The ratification of the ILO Maritime Labour Convention by the Philippines was warmly welcomed by the organisations representing seafarers welfare worldwide. The International Committee on Seafarers Welfare (ICSW) and the International Seafarers Assistance Network (ISAN) appreciated that the Philippines, the largest labour supply country in the world, had finally ratified the Convention and provided the trigger that would bring the MLC into force in twelve months time.
Speaking on Wednesday 22 August following a liaison meeting in London, the Chairman of the International Committee on Seafarers Welfare, Hennie La Grange, and the Chairman of the International Seafarers Assistance Network, Mark Chahine-Warrington, explained that many of the most severe problems experienced by seafarers would be overcome once the Maritime Labour Convention entered into force and provided that the provisions it contained were properly and fully enforced.
The ISAN Chairman, Mark Chahine-Warrington, said that:
"ISAN operates SeafarerHelp a multi-lingual helpline and referral service to seafarers worldwide 24 hours per day and 365 days per year. Of the more than 3,000 seafarers who contacted us last year virtually all of them were suffering acute problems that should not arise once the MLC is in force and effectively implemented. Proper enforcement of the provisions is vital as well as more widespread ratification in major port states, such as China and the United States."

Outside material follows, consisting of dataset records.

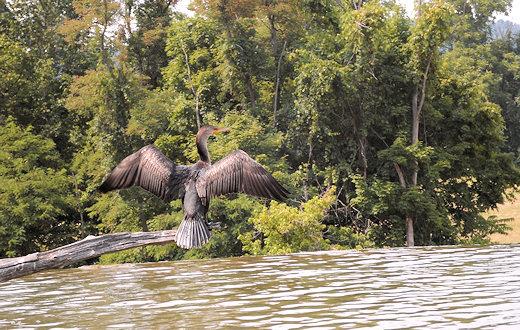 Canonsburg Lake Dam Waterfowl at Canonsburg Lake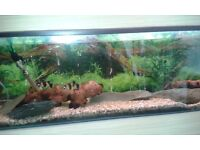 3 x Glass 4ft Clear Seal fish tanks with pumps etc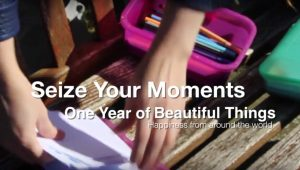 Janne Willems - Seize your moments - One year of beautiful moments across the world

The ICSW Chairman, Hennie La Grange, emphasised that:
"The MLC requires ratifying countries to promote port welfare services for seafarers and the establishment of welfare boards to oversee the location, the facilities and the services they provide. The MLC also contains recommendations on measures to be taken to ensure that the port welfare services are properly funded on a sustainable basis. Many of the ICSW members either operate and manage port seafarers centres, or they promote or participate in the work of national, regional or port welfare boards, so they both support the MLC provisions and they stand ready to help any country proposing to ratify the MLC to ensure compliance with the new mandatory welfare requirements."
Both organisations agreed to closely monitor MLC developments in the coming months and to be prepared to step in with offers of assistance to welfare organisations, to employers, unions or government agencies should their help be useful to ensure full compliance with the Convention.